After a league-high 29 comeback victories in the regular season and a dose of adversity in a tougher series than many anticipated, the Panthers were not shaken by the sudden turn of events.
"We were just confident," Huberdeau said. "We know we can score some goals. Obviously they tied it up, but that's hockey. That's how it happened the way we won here the last time, so that was the same thing. Obviously we stuck with it, and that's the kind of team we are and we showed it."
Verheaghe's OT goal was his team-leading sixth of the series and came after he missed the morning skate and was considered a game-time decision. Brunette said Verhaeghe "dug in deep and found a way to get it done."
That's true about the entire team. Dogged by the reputation of losing in the playoffs, Florida's core of Huberdeau, Barkov and top defenseman Aaron Ekblad that had fallen short three previous times finally got to soak in what it's like to win a series.
"It means a lot," Barkov said. "There's been a lot of talk about this and not winning any rounds, getting knocked out in the first round and stuff like that. Of course you don't think about that, but it's there. It's not there anymore, so we're happy about that and happy to be a part of it. But there's still a long way to go to the point where we actually want to be."
The Capitals got there in 2018, winning the organization's first Stanley Cup title. They have not won a playoff series since and got knocked out in the first round at home for the third time in that span.
"I think you see how we played against the best team in the regular season," Washington captain Alex Ovechkin said. "We have it, but we just blow it away. It is on us. "
The Panthers' most recent series win came June 1, 1996, when they beat Pittsburgh in Game 7 to advance to the final. They got swept by Colorado, starting what would begin a 26-year wait between series victories.

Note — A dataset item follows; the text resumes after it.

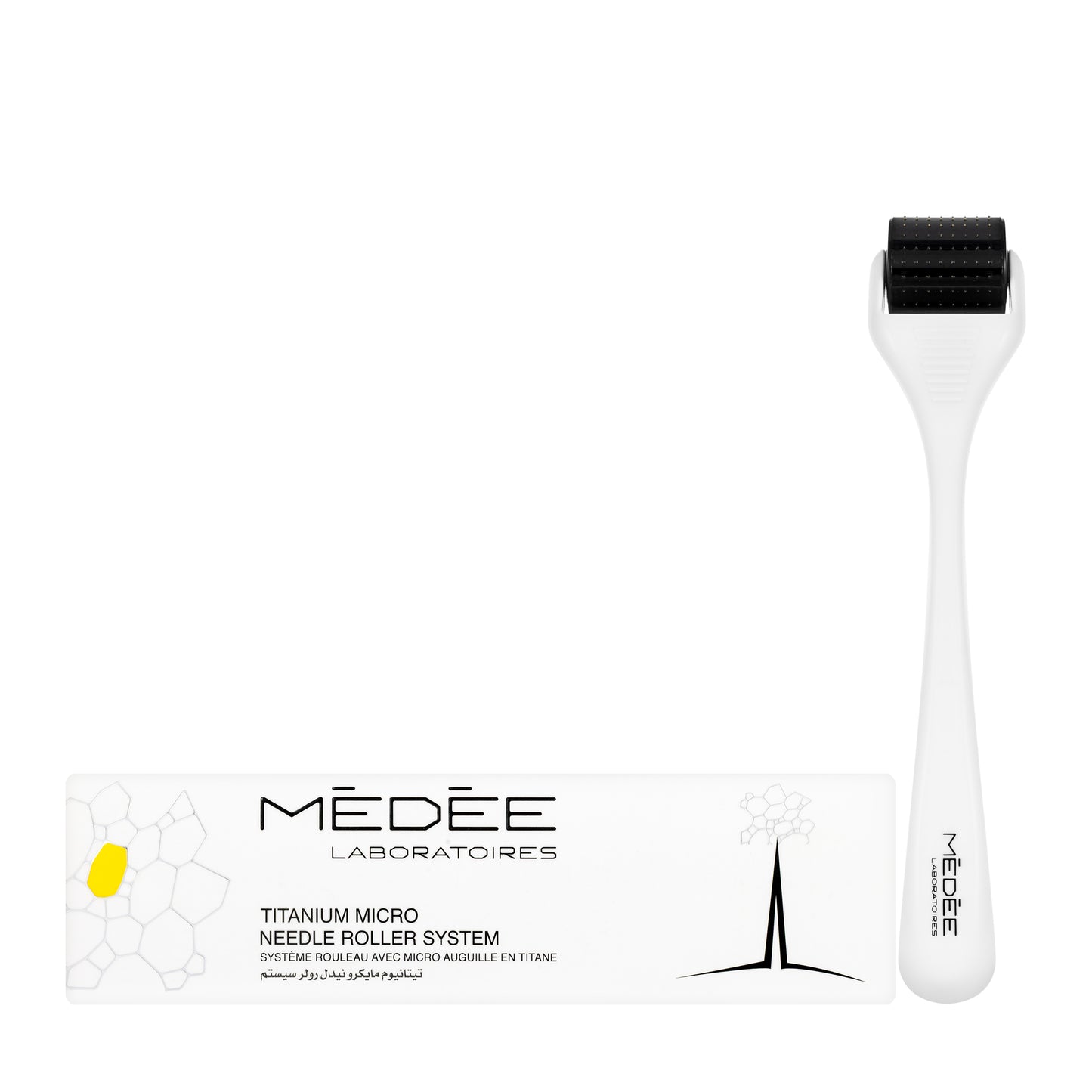 Medee Derma Roller System 0.25 MM [MDR25]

Other than the expansion Seattle Kraken, every other NHL franchise had won at least two series during that span. Detroit won 27, Pittsburgh 24, Tampa Bay 22 and Colorado won 20. Florida kept waiting and waiting for just one, until Friday.
"These things, you've got to go through them a few times to really get the feel of it," Brunette said. "You have to have heartbreaks. You have to have things that don't go your way and you can find how hard it is and understand it and be resilient and when you see the reward like they saw tonight, it was all worth it."